L'entreprise a déclaré lundi que l'ancienne associée de Goldman Sachs et fonctionnaire de la Maison Blanche, qui a déjà siégé au conseil d'administration de Meta, accède à un rôle de direction de haut niveau, alors que l'entreprise accélère sa progression dans les domaines de l'intelligence artificielle et de l'infrastructure mondiale.

Powell McCormick, qui est née au Caire et a déménagé aux États-Unis dans sa jeunesse, rejoindra l'équipe de direction et contribuera à orienter la stratégie globale et l'exécution de l'entreprise. Elle travaillera en étroite collaboration avec les équipes de Meta chargées de l'informatique et de l'infrastructure, a indiqué l'entreprise, et supervisera les investissements de plusieurs milliards de dollars dans les centres de données, les systèmes énergétiques et la connectivité mondiale, tout en établissant de nouveaux partenariats stratégiques en matière de capital.

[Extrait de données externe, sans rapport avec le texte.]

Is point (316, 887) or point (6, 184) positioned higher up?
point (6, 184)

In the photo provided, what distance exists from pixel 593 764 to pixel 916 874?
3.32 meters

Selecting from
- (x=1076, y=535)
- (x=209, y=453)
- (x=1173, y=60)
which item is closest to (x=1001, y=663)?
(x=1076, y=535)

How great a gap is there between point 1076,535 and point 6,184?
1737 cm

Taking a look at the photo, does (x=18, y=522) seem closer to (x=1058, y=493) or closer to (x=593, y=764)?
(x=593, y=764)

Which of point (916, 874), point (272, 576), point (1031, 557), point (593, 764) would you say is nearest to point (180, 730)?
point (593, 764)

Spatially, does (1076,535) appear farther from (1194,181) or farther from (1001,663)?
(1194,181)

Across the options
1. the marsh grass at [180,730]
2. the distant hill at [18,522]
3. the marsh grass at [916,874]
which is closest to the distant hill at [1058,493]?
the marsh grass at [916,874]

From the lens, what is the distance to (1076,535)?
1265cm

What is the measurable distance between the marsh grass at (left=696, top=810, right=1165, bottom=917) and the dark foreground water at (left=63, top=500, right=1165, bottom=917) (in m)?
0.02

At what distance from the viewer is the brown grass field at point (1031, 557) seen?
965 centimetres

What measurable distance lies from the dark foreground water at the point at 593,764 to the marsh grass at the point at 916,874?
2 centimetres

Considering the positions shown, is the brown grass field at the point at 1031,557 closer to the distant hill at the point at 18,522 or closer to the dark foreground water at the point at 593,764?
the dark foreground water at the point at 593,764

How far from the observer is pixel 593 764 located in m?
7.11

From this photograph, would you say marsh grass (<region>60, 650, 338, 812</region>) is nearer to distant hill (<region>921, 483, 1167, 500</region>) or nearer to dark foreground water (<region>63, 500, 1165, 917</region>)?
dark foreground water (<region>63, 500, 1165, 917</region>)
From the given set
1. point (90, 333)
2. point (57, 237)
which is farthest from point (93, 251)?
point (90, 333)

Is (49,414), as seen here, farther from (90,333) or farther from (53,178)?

"L'expérience de Dina aux plus hauts niveaux de la finance mondiale, combinée à ses relations profondes dans le monde entier, la rend particulièrement apte à aider Meta à gérer cette prochaine phase de croissance en tant que présidente et vice-présidente de l'entreprise", a déclaré Mark Zuckerberg, fondateur et PDG de Meta.

Mme Powell McCormick a plus de 25 ans d'expérience dans les domaines de la finance, de la sécurité nationale et du développement économique. Elle a passé 16 ans en tant qu'associée chez Goldman Sachs à des postes de direction, et a servi deux présidents américains, notamment en tant que conseillère adjointe à la sécurité nationale de Donald Trump, et en tant que haut fonctionnaire du département d'État sous George W. Bush.

Plus récemment, elle a été vice-présidente et présidente des services à la clientèle mondiale de la banque d'affaires BDT & MSD Partners.